**Testo**.
################
In quanto donna, quanto è difficile, secondo te, mettersi a nudo nella scena musicale di questi tempi?
Molto. Siamo in minoranza, poi io ho sempre lavorato con uomini: in vent'anni sono stata l'unica donna in un gruppo di musicisti, mettici anche i tecnici, gli addetti ai lavori, etc... Quando si parla di musica la donna non viene sempre presa sul serio, perché purtroppo siamo abituati così, colpa di una cultura patriarcale. Per il mio album, mi sono ispirata anche a figure femminili che hanno lottato, che hanno cercato di emanciparsi, che hanno cercato di essere libere, di andare contro alla società che le voleva in silenzio, casalinghe, castrate. Le ho prese come esempio perché sento che ancora oggi c'è da sottolineare certi aspetti. Io racconto la mia testimonianza e la metto in musica.

È un album molto denso e stratificato: quali sono le principali influenze che ti hanno ispirata durante la realizzazione e che sound volevi dare al tuo album?
Mi sono data la regola di non avere regole. Ho messo sul fuoco tutto quello che mi piace, dando un equilibrio a tutto in un secondo momento. Il mio primo approccio musicale, dato dalla mia formazione, è classico, dopo comincio a mischiare e a sperimentare: mi piace l'elettronica, quindi magari aggiungo una drum machine oppure sintetizzatori, poi emerge la mia attitudine punk, non solo nella musica, ma in una visione generale, per cui viene fuori una roba un po' disordinata, ma che è il mio ordine.

Curiosità: perché hai scelto l'attore Harry Stanton come "protagonista" di una tua canzone?
################
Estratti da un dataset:
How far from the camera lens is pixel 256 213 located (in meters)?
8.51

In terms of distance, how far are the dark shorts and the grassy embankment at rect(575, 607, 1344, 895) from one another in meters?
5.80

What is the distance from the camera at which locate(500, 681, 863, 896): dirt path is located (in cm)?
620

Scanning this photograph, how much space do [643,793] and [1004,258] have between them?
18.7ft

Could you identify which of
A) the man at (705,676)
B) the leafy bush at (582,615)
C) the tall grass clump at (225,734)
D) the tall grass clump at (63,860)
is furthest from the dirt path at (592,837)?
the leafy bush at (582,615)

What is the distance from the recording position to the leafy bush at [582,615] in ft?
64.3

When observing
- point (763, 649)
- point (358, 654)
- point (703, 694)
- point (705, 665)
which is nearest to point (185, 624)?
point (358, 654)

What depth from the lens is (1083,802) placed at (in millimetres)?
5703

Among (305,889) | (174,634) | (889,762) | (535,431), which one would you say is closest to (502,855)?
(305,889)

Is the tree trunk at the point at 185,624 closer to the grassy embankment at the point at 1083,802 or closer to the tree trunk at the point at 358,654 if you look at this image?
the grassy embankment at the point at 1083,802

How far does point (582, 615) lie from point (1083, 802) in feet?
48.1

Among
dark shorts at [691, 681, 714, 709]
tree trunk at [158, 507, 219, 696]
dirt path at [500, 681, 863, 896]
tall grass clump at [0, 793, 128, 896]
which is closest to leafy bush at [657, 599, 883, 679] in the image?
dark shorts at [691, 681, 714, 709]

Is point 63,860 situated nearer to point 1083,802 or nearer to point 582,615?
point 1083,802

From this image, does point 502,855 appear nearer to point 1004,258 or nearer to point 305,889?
################
**Consegna**. Riporta il passo del testo dell'intervista che comincia con "Molto. Siamo in" e prosegue fino a "metto in musica.", sostituendo "patriarcale" con "maschilista". L'elenco non è necessario per lo svolgimento.

**Risposta**.
Molto. Siamo in minoranza, poi io ho sempre lavorato con uomini: in vent'anni sono stata l'unica donna in un gruppo di musicisti, mettici anche i tecnici, gli addetti ai lavori, etc... Quando si parla di musica la donna non viene sempre presa sul serio, perché purtroppo siamo abituati così, colpa di una cultura maschilista. Per il mio album, mi sono ispirata anche a figure femminili che hanno lottato, che hanno cercato di emanciparsi, che hanno cercato di essere libere, di andare contro alla società che le voleva in silenzio, casalinghe, castrate. Le ho prese come esempio perché sento che ancora oggi c'è da sottolineare certi aspetti. Io racconto la mia testimonianza e la metto in musica.